Hi Kamil, hi Markus,
upgrading the Selenium plugin is very appreciated!
> Besides that, the plugin also needs some overhaul.
Definitely.
> It currently first downloads the URL with HttpClient, and then, depending on
> MIME-type, it may or may not forward the URL to Selenium so it can be
> downloaded again.
This makes some sense if you do not know anything about the URL.
- a HEAD request could do almost the same
- often one knows whether there are only HTML pages or also PDFs, zip files,
and other stuff not suitable for Selenium. Could make the HEAD request
optional.
> merging the lib-selenium plugin with the protocol-selenium plugin
I guess lib-selenium is to share common components between protocol-selenium and
protocol-interactiveselenium. Maybe merge all three? Or skip interactiveselenium
for now.
~Sebastian
On 1/17/23 19:56, Markus Jelsma wrote:
Hello Kamil,
Yes, the plugin needs some upgrading indeed. We use a modern version of it
elsewhere and it works really well, at least better than HtmlUnit.
Besides that, the plugin also needs some overhaul. It currently first downloads
the URL with HttpClient, and then, depending on MIME-type, it may or may not
forward the URL to Selenium so it can be downloaded again.
There is a lot of code in the plugin that should be removed. I would also opt
for merging the lib-selenium plugin with the protocol-selenium plugin. There is
no obvious need for having it separated.
These can be, of course, separate tasks.
Regards,
Markus
Op di 17 jan. 2023 om 17:49 schreef Kamil Mroczek <[email protected]>:
Hello,
I am sending a message to inquire whether I should submit a patch which
updates selenium to the latest version.

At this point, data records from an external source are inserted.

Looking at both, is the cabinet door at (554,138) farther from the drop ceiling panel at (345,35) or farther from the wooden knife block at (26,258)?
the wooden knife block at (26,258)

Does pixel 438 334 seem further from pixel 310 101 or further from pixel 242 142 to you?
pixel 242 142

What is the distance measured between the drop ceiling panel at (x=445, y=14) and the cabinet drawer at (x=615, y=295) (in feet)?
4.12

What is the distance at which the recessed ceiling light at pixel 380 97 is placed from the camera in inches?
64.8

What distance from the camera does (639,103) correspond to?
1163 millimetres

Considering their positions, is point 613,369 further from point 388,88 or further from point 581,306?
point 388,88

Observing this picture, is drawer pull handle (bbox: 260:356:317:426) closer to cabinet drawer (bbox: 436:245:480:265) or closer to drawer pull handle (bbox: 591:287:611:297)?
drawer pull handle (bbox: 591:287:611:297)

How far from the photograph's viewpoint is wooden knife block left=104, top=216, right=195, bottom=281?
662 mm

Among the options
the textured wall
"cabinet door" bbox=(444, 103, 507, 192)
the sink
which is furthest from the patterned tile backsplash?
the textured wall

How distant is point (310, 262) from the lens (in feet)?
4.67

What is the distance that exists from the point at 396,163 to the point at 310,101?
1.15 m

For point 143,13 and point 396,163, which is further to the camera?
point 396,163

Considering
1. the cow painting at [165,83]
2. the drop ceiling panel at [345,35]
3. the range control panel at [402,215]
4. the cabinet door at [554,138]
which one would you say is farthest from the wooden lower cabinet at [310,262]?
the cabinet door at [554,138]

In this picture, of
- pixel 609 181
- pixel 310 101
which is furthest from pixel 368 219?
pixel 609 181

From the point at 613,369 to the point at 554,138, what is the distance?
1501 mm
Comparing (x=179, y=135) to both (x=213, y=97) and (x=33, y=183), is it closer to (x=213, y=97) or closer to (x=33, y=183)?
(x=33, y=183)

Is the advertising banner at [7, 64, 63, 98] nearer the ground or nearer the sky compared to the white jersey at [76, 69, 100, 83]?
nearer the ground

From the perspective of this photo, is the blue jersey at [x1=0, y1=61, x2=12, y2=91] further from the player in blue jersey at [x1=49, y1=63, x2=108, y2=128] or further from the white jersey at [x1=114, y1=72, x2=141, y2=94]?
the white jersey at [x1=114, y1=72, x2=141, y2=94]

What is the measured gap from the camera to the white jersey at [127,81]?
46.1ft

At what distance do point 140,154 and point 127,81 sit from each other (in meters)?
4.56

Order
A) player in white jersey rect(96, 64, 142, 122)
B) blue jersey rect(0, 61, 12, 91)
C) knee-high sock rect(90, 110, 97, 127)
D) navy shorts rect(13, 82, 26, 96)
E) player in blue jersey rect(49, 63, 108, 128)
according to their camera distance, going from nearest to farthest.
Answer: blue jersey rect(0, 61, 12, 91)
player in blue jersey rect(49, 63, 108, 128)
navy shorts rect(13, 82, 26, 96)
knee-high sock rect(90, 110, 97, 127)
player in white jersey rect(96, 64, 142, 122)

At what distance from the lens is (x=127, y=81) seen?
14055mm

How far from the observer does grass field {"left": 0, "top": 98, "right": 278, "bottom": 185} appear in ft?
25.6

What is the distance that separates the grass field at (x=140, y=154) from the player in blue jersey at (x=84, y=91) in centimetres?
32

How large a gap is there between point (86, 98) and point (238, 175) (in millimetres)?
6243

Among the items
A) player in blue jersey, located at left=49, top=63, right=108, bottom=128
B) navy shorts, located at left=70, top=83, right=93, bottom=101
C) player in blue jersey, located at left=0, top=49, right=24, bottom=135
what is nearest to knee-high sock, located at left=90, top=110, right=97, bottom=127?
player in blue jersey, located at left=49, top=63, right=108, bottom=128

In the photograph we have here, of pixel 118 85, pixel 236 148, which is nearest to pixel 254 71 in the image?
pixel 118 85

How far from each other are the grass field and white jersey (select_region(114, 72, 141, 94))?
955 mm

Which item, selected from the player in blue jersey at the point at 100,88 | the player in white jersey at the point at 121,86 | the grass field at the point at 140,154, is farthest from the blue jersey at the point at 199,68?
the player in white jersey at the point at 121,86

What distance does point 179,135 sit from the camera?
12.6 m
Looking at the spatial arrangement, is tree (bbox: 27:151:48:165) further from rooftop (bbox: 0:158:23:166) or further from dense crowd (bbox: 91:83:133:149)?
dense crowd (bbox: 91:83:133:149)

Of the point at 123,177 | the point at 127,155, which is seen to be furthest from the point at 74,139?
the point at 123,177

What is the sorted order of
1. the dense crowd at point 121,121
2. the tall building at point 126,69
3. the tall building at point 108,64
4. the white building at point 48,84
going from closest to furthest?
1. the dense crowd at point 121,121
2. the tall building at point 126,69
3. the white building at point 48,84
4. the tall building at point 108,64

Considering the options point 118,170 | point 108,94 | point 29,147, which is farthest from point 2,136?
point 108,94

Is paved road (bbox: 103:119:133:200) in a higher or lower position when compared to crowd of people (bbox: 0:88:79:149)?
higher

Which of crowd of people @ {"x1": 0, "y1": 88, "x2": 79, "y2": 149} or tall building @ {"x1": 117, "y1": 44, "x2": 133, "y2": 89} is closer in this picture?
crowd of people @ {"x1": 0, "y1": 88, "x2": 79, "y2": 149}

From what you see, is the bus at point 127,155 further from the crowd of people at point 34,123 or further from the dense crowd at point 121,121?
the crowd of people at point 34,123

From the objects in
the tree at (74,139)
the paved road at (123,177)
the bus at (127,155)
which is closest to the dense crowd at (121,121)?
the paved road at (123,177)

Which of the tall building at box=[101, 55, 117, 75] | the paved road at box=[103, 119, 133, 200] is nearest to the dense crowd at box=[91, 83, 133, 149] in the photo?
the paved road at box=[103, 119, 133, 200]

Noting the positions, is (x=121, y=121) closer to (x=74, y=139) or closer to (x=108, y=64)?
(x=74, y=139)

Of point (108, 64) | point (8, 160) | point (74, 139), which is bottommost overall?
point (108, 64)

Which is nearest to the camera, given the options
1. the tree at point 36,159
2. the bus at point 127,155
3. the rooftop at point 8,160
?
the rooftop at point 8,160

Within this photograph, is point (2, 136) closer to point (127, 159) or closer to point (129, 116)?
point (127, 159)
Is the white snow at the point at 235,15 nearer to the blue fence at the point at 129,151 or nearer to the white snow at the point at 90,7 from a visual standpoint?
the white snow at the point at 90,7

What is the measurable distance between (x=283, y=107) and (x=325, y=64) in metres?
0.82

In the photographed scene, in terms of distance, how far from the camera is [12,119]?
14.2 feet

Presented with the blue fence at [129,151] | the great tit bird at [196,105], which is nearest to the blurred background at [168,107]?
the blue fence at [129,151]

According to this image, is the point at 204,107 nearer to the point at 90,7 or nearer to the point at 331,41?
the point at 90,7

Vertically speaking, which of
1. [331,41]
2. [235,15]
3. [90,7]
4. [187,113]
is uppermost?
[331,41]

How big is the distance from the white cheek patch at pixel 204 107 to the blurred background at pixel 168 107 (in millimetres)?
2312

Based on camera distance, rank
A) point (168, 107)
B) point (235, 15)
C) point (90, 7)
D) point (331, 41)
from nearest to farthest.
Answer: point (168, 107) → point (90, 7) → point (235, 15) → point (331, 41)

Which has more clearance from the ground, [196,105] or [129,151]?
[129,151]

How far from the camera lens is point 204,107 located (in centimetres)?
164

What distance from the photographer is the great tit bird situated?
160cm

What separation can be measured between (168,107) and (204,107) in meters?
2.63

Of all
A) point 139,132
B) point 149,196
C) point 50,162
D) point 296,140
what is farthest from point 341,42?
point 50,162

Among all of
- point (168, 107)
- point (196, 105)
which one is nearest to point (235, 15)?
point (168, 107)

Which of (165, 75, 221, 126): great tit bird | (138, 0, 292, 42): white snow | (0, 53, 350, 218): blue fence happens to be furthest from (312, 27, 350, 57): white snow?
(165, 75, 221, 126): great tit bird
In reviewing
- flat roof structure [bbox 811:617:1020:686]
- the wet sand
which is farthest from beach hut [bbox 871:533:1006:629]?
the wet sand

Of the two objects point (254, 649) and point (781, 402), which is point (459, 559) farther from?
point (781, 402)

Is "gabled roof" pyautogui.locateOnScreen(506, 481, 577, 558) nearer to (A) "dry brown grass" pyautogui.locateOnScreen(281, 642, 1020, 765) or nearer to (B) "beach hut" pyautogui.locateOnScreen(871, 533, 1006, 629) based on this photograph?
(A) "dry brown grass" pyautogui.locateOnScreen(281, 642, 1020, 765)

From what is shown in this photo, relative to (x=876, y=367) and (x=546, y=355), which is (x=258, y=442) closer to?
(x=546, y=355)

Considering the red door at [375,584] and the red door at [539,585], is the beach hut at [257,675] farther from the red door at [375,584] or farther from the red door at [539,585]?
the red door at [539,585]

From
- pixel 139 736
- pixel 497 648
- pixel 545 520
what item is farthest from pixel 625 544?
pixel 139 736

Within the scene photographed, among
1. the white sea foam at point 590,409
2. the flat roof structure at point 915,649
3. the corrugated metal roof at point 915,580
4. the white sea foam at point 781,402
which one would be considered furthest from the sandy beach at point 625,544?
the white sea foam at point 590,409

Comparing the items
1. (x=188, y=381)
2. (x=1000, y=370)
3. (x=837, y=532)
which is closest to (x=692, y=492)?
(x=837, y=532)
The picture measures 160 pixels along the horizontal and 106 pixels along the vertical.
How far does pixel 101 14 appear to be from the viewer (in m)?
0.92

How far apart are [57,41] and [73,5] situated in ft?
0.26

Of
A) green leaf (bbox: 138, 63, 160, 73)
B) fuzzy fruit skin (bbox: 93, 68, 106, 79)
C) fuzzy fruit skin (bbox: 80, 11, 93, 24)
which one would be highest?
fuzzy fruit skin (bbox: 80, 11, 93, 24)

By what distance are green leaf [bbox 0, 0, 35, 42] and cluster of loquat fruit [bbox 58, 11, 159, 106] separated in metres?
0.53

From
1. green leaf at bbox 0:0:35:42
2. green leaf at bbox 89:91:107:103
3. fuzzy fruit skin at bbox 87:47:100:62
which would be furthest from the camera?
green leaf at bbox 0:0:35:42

Although it is a major version
upgrade to the library, very few code changes were needed to update.
For a preview of the changes I made you can look here
<https://github.com/Elio-Earth/nutch/commit/9960f14bce0f0d6cebc406556a298a7c8c2e6b9f>.
Although not used in the code anymore (it was commented out), PhantomJS support has
been removed from Selenium in the latest version. The commit also removes Opera since
it was commented out but I can leave that in if needed. The build and tests pass. I
have been using the Chrome driver successfully with it and would just need to run a
quick test with Firefox to make sure it works too.
I have only been using Nutch for about a month but have spent quite a bit of
time looking over different parts of the code to understand how to configure
it and change it.
Kamil